CRASE teaches civilians how to respond to dangerous situations

Josh Harville
Patrol Sergeant Clell Murray and Police Chief Matt Welch head the CRASE course offered by Tarleton State University's Police Department.

In light of the many recent shootings across the country, the Tarleton State University Police Department has organized a class that educates individuals on how to handle extreme situations, particularly an active shooter scenario.

TSU Police Chief Matt Welch and Patrol Sergeant Clell Murray head up the CRASE classes, which stands for civilian response to active shooter events. The class is not limited to TSU but through the university police department’s community outreach initiative, the department is willing and eager to teach the class to any local school districts and businesses.

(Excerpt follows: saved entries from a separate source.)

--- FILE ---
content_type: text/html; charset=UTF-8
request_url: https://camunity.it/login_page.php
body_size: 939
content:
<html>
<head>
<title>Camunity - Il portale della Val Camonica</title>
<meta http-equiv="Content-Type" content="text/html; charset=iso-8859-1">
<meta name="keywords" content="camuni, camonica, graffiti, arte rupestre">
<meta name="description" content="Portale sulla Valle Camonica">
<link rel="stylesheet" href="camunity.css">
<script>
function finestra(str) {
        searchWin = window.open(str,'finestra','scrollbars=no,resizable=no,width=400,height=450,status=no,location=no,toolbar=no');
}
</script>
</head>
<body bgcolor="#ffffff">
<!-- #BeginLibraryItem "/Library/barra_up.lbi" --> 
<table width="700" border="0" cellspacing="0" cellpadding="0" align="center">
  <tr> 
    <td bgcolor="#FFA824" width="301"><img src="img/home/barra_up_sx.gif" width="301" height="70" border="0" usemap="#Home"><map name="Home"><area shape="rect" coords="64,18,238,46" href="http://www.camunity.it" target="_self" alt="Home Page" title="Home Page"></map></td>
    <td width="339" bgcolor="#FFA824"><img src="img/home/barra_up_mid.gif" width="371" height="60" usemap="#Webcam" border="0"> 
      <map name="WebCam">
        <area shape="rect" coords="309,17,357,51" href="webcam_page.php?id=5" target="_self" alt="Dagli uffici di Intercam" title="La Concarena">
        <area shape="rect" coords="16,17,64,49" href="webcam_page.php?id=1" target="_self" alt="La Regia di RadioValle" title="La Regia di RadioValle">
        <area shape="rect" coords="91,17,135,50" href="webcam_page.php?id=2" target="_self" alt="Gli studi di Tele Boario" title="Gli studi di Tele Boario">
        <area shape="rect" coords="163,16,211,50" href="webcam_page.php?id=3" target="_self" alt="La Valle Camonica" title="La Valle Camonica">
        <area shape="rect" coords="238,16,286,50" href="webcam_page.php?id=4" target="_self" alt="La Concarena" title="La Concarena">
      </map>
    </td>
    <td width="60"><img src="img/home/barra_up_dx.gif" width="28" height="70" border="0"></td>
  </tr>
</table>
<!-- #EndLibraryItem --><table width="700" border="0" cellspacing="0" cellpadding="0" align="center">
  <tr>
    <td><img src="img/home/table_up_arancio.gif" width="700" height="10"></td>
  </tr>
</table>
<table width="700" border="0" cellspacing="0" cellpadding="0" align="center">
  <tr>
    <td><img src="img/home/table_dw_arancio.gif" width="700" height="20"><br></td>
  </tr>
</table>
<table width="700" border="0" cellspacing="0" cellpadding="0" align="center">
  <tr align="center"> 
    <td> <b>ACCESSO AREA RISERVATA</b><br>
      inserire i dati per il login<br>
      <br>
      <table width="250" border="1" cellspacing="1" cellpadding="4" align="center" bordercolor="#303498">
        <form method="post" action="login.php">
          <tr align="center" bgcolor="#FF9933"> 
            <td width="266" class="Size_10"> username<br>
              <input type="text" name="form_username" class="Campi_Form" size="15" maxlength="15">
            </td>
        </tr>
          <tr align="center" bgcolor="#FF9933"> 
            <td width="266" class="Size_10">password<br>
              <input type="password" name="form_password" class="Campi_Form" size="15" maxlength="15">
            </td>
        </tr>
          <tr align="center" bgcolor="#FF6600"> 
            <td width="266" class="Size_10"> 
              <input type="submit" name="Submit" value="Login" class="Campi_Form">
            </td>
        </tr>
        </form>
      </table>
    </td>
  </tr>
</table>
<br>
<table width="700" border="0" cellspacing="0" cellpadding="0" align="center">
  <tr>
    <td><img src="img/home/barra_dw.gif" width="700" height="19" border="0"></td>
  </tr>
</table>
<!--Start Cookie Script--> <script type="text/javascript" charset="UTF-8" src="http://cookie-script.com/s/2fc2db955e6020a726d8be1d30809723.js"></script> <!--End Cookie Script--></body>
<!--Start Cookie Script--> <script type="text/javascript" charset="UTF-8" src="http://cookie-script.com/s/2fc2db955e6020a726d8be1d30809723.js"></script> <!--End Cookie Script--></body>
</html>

In a combined Q&A, Welch and Murray give details about CRASE and other relevant information pertaining to the class and status of TSU and the community.

Q. What is CRASE?

CRASE is a train-the-trainer course designed to increase community awareness on the most effective ways for civilians to respond to an active shooter situation. The four-hour course is presented as a public service by law enforcement officers and agencies to schools, businesses, hospitals, places of worship and other community groups.

CRASE prepares civilians for an active shooter event as well as for what to expect from responding law enforcement officers. The overall goal is to make their own presentations. Course material is straightforward and easy to understand.

CRASE is only one of several safety training programs offered by Tarleton’s University Police. We take pride in keeping our students, staff and faculty as safe as possible. In addition to CRASE, we offer R.A.D. (Rape Aggression Defense) training as well as general crime prevention classes.

Sgt. Clell Murray is available to teach the CRASE course to local schools and businesses free of charge.

Q. How does CRASE help Tarleton?

As more people understand how to properly deal with an active shooter event, more lives will be saved. Tarleton is committed to the safety and well-being of its students, faculty and staff, and we work hand-in-hand with Stephenville law enforcement officers to protect our community. With increased knowledge and training, individuals can protect themselves and reduce the dangers that come with an active shooter event.

Q. What is taught?

The course is built on the avoid, deny, defend strategy created in 2004 by ALERRT (advanced law enforcement rapid response training).

A - Avoid danger. This is the preferred option when dealing with an active shooter situation and begins with awareness of your environment prior to any active, hostile act occurring. It also includes having a plan ahead of time regarding what you would do in the event of an active shooter and knowing escape routes.

D - Deny access. If avoidance isn’t possible, find ways to prevent the attacker from having access to you and others around you. (Close/lock doors, barricade doorways with furniture, etc.).

D - Defend yourself. Take action. As a last resort, people have a right to defend themselves if they believe their lives are in imminent danger. It is important to remember that there are ways to stop the threats created by an active shooter without the use of a weapon. CRASE provides several alternatives.

Q. How prepared is Tarleton for an active shooter situation?

Because the safety of our students, faculty and staff is first and foremost at Tarleton, our police officers receive the latest, hands-on, advanced law enforcement training available. That includes active shooter training. Four officers attended updated training this summer in San Antonio hosted by the Texas A&M University System. Ten of our officers are trained and proficient with the AR15 rifle.

Last fall, we joined with other Tarleton departments for a mass-casualty training exercise here on the Stephenville campus. While the exercise centered on the possible devastation caused by a tornado, it included the opportunity to review and practice the same principle of victim treatment and command structure that we’d use in an active shooter situation.

Additionally, two FBI agents are dedicated to help North Texas universities in the event of any type of disaster or calamity. This includes an active shooter event.

Q. How does this work with the gun control laws pertaining to campus?

CRASE does not address the legalities of firearms.